— Short exercise —
Turn the lines below into a numbered list, leaving out any blank lines.

— Records supplied —
____
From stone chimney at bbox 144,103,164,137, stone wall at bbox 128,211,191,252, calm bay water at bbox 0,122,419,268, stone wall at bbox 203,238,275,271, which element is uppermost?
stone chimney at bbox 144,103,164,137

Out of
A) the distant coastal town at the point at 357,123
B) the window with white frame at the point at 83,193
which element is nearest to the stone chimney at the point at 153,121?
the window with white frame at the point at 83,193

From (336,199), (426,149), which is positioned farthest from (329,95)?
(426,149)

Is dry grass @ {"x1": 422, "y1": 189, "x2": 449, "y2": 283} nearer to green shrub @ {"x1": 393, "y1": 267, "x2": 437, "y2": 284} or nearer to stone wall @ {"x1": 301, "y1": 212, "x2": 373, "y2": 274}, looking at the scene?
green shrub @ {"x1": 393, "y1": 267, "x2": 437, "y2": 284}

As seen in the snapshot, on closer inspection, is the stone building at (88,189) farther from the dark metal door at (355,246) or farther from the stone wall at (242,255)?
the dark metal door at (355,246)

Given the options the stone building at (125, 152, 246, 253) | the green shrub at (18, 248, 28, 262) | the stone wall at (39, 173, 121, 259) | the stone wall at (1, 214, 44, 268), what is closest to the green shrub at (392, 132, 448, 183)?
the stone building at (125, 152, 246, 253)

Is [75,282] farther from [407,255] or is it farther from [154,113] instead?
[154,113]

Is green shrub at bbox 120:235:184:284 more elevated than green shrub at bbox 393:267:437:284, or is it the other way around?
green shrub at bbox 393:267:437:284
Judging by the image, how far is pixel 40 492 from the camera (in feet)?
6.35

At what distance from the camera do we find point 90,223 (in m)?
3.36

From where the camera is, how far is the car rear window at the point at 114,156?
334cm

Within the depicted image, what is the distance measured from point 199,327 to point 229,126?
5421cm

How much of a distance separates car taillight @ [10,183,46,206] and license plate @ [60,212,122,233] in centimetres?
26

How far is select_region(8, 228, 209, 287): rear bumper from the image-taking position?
____
— Answer for the task —
1. From stone chimney at bbox 144,103,164,137, stone wall at bbox 128,211,191,252, calm bay water at bbox 0,122,419,268, stone wall at bbox 203,238,275,271, which element is uppermost?
2. stone chimney at bbox 144,103,164,137
3. Out of
4. A) the distant coastal town at the point at 357,123
5. B) the window with white frame at the point at 83,193
6. which element is nearest to the stone chimney at the point at 153,121?
7. the window with white frame at the point at 83,193
8. From (336,199), (426,149), which is positioned farthest from (329,95)?
9. (426,149)
10. Is dry grass @ {"x1": 422, "y1": 189, "x2": 449, "y2": 283} nearer to green shrub @ {"x1": 393, "y1": 267, "x2": 437, "y2": 284} or nearer to stone wall @ {"x1": 301, "y1": 212, "x2": 373, "y2": 274}, looking at the scene?
11. green shrub @ {"x1": 393, "y1": 267, "x2": 437, "y2": 284}
12. As seen in the snapshot, on closer inspection, is the stone building at (88,189) farther from the dark metal door at (355,246) or farther from the stone wall at (242,255)?
13. the dark metal door at (355,246)
14. Given the options the stone building at (125, 152, 246, 253) | the green shrub at (18, 248, 28, 262) | the stone wall at (39, 173, 121, 259) | the stone wall at (1, 214, 44, 268), what is closest to the green shrub at (392, 132, 448, 183)?
15. the stone building at (125, 152, 246, 253)
16. Is [75,282] farther from [407,255] or is it farther from [154,113] instead?
17. [154,113]
18. Is green shrub at bbox 120:235:184:284 more elevated than green shrub at bbox 393:267:437:284, or is it the other way around?
19. green shrub at bbox 393:267:437:284
20. Judging by the image, how far is pixel 40 492 from the camera (in feet)?
21. 6.35
22. At what distance from the camera do we find point 90,223 (in m)?
23. 3.36
24. From where the camera is, how far is the car rear window at the point at 114,156?
25. 334cm
26. Within the depicted image, what is the distance measured from point 199,327 to point 229,126?
27. 5421cm
28. How much of a distance separates car taillight @ [10,183,46,206] and license plate @ [60,212,122,233] in centimetres?
29. 26
30. How far is select_region(8, 228, 209, 287): rear bumper from the image-taking position?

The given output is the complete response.